- _Provided text_
--- --- ---

Now that isn't to say I think we should ignore our needs or problems. Not at all. But I think when we become over-focused on ourselves, we lose the big picture. Christianity is all about serving others. Christ was the ultimate example of that. I think the example of his washing his disciples' feet is such a wonderful metaphor for what his ministry was all about.
One of my favorite scriptures in the Book of Mormon is Mosiah 2:17: "...when ye are in the service of your fellow beings ye are only in the service of your God." We worship God by serving others, and one of the fringe benefits is that we are only helping ourselves in the process.
One of the scriptures shared in Primary this morning was Doctrine and Covenants 136:8, which says, "Let each company bear an equal proportion, according to the dividend of their property, in taking the poor, the widows, the fatherless, and the families of those who have gone into the army, that the cries of the widow and the fatherless come not up into the ears of the Lord against this people," which our Primary President boiled down into this phrase: "Take care of each other." (Reminds me of the line from Bill and Ted's Excellent Adventure: "Be excellent to each other.") The scripture was again quoted in Sacrament Meeting, only the word "company" was substituted with the word "ward," and I think you could substitute it with "person." I mean, isn't that what the gospel is all about; taking care of each other?

--- --- ---

- _Information supplied_

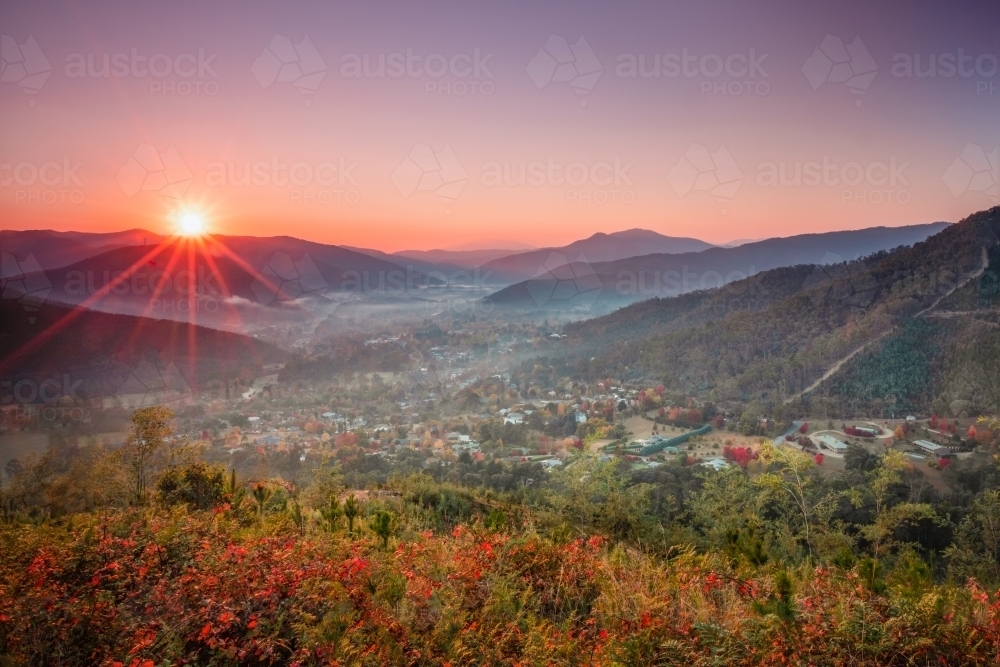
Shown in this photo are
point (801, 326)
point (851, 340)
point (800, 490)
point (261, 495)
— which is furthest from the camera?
point (801, 326)

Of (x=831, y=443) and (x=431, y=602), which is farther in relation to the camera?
(x=831, y=443)

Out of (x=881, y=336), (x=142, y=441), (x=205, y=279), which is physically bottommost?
(x=881, y=336)

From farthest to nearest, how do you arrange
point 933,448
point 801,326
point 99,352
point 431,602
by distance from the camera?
point 801,326, point 99,352, point 933,448, point 431,602

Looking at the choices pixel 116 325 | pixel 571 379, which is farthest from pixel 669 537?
pixel 571 379

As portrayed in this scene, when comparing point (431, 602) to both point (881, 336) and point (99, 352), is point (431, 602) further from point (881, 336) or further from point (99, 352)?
point (881, 336)

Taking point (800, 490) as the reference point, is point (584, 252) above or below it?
A: above

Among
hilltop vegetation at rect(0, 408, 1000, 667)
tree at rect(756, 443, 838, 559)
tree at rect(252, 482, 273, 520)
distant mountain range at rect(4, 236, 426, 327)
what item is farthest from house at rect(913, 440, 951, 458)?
distant mountain range at rect(4, 236, 426, 327)

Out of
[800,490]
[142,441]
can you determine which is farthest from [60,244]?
[800,490]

--- --- ---

- _What the task requires_
In the passage on service, into what short phrase did the Primary President condense Doctrine and Covenants 136:8?

- _Solved exercise_
"Take care of each other."